Nor does the current political polarization represent some kind of coordinated and carefully crafted master plan to protect the long-term economic well-being of ordinary citizens. Most politicians are likely doing little more than trying to get themselves past the next election.
It is not even a very safe plan for dealing with the federal debt, as the entire economy could be devastated by some miscalculation as to when the deadline has finally arrived to make a viable spending deal. Even before then, China, Russia, Iran, North Korea, or some other foreign adversary could be tempted to take advantage of the growing pressure on America’s defense budget to risk a destabilizing military move.
Yet there is at least historical evidence that a politically polarized country can come to a last-minute resolution of its debt crisis, just so long as all its major social factions—from wealthy taxpayers to welfare beneficiaries to public workers—are willing to make a mutual sacrifice. Not because each faction thinks what it would have to give up is fair, but because they all realize that dividing up the financial loss is the only way to prevent a complete financial collapse. As the Bridgewater Associates founder Ray Dalio observes in his book, Principles for Navigating Big Debt Crises, managing a sovereign debt crisis “is all about spreading out the pain of the bad debts.”

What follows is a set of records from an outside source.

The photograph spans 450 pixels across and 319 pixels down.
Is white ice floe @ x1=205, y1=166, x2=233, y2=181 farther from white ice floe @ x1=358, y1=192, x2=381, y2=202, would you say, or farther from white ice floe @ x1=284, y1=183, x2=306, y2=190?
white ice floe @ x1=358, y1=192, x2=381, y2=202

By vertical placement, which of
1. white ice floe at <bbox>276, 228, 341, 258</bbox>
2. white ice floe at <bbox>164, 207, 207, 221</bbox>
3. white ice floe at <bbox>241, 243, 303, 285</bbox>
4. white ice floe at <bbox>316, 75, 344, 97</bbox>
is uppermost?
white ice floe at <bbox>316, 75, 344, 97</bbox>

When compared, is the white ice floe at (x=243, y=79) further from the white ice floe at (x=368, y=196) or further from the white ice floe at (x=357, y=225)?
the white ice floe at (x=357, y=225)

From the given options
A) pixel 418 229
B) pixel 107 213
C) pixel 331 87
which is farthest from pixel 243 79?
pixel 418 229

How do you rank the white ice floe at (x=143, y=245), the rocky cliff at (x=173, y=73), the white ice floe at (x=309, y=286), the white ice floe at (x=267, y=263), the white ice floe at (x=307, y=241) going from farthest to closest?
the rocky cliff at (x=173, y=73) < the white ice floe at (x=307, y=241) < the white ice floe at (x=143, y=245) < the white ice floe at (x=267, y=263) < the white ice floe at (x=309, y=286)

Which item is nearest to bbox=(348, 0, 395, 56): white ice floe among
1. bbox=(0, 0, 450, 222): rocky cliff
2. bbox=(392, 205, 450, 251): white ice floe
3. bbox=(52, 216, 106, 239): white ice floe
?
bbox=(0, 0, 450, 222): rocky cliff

Many such financial compromises have, in fact, happened over the last century: England in the 1930s, Norway and Finland in the late 1990s, and the U.S. itself after World War II.
Unfortunately, the only way for a bailout based on mutual sacrifice to work is that no group can be seen as disproportionately benefiting in the near term, even if their relative prosperity would greatly accelerate the overall economic recovery. For example, companies and entrepreneurs could not be granted the kinds of tax cuts which would stimulate investment, increase productivity, and keep inflation in check.
With populist groups on both the left and right always wanting to punish those they deem responsible for their country’s suffering, even a hint of favoritism during the resolution of a debt crisis can quickly blow up any compromise, or even spark a civil war. As Dalio puts it, “How well the people and the political system handle [the spread of financial pain] is key to how well the economy and society weather the period.”
What all this means for America is that, while its current political polarization is not necessarily a barrier to overcoming its debt problem, even a successful resolution will likely drag out much longer than needed. But at least there will be plenty of time for everyone to consider how we got into our fiscal mess and what might hopefully prevent it from happening again.